After identifying the strengths and weaknesses of your dyslexic student, consider how to support her in the classroom. As teachers we have to keep in mind that in our class we have to cater for both the needs of dyslexic and non-dyslexic students. Therefore helping one child shouldn’t result in the detriment of the others. So we should adopt such learning strategies that help the dyslexic student while at the same time enhance the learning opportunities for the rest of the class. Following are some of the strategies which can be helpful.

Multi sensory approach

Orton-Gillingham’s (1956),  suggested multi-sensory approach which involves the simultaneous use of the EYES, EARS, HANDS and LIPS to utilize all pathways to the brain when learning enable individuals to use their OWN approach, through utilizing the STRONG areas and at the same time exercising their FAULTY. During the whole class learning, the teaching session should be action-oriented and a constant interaction between the teacher and students through the multiple sensory input channels reinforces optimal learning. Using auditory, visual, and kinesthetic elements, all language skills should be reinforced by having the students listen, speak, read and write. For example, if you teach the word ‘zebra”, ask all children to write “zebra” in air. It will help all children but will be more beneficial for the learning difficulty kids. It needs ample practice. The use of multiple input channels is thought to enhance memory storage and retrieval by providing multiple “triggers” for memory.

Mind mapping: 

This approach is useful for improving students’ reading and writing and is beneficial for all students. Mind mapping helps students understand, collect, connect and remember information about a topic, a story, a poem, etc. This is done through the use of diagrams, pictures, keywords, and phrases.

Paired Reading:

Usually all children have good peer relationships, you should take it as an advantage and always encourage peer support. Through pair reading the child is able to enter a comfort zone and can use language to express himself and learn more vocabulary from friends.

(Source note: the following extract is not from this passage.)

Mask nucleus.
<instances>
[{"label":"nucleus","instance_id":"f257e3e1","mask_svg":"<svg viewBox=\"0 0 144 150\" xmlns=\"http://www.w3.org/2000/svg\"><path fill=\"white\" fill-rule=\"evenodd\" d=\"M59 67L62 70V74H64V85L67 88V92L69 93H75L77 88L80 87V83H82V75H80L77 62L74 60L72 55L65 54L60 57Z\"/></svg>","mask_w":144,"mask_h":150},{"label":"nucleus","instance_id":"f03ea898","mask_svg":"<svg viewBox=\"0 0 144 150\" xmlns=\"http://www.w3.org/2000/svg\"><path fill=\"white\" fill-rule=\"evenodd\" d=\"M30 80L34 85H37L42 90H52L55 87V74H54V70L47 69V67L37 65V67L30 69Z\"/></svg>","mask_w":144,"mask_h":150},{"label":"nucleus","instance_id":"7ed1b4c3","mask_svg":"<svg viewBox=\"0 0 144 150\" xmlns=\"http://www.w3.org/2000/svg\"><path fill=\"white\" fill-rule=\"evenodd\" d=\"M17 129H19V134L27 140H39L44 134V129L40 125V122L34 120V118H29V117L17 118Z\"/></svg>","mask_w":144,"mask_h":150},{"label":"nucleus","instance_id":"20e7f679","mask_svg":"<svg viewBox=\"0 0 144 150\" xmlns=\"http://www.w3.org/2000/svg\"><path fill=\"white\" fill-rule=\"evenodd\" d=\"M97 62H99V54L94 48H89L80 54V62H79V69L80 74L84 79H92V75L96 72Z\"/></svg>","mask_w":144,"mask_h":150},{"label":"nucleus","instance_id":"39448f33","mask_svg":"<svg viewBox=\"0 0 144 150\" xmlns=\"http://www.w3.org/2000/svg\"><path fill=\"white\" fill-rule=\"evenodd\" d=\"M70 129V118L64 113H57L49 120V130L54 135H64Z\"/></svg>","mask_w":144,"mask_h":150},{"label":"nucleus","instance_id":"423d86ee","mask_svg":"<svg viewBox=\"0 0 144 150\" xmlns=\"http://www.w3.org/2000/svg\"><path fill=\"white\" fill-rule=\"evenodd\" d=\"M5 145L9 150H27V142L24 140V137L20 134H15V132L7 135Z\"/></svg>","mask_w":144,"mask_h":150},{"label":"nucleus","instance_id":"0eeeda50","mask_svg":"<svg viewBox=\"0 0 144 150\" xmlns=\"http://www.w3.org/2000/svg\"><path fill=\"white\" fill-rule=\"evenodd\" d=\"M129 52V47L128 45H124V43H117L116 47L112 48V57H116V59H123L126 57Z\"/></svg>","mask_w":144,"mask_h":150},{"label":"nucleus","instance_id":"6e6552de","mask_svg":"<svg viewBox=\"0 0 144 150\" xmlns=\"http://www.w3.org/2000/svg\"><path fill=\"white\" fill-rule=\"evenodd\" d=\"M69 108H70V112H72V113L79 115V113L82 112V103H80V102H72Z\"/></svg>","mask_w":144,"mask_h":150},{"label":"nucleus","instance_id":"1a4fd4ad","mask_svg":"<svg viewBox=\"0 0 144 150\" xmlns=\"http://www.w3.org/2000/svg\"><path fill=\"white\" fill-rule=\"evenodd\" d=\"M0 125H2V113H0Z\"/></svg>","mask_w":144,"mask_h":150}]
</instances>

Language Games/Learning Materials:

All textbooks come with their listening CD’s. Apart from this there are many computer games which enhance children’s language skills. Children often use computers so let them play those games. Pairing with a friend, would be better. They can discuss the content.

Simplified Instructions:

Dyslexic students cannot understand complex instructions so give them in a simplistic form with divided steps. It can improve their efficiency.

Small amount of work.

Cut down the amount of copy work for these students. It will reduce pressure on them and they will be able to complete their task early.

Highlight sectioned words:

These students have difficulty in memorizing words. Break the words into syllables and highlight them, it will be easier for them to memorize the taught vocabulary.

Provide additional practice activities.

Usually we do not provide enough practice activities for students with learning problems, to acquire mastery on selected skills. We can help them with extended support. It includes instructional games, peer teaching activities, self-correcting materials, computer software programs, and additional worksheets.

If we help these kids develop in a positive, supportive and optimistic surrounding, it’s more likely they will develop into self-confident people. By giving them the right direction they can alleviate the downsides of their learning difference and will be more focused on their strengths and successes no matter how small they are!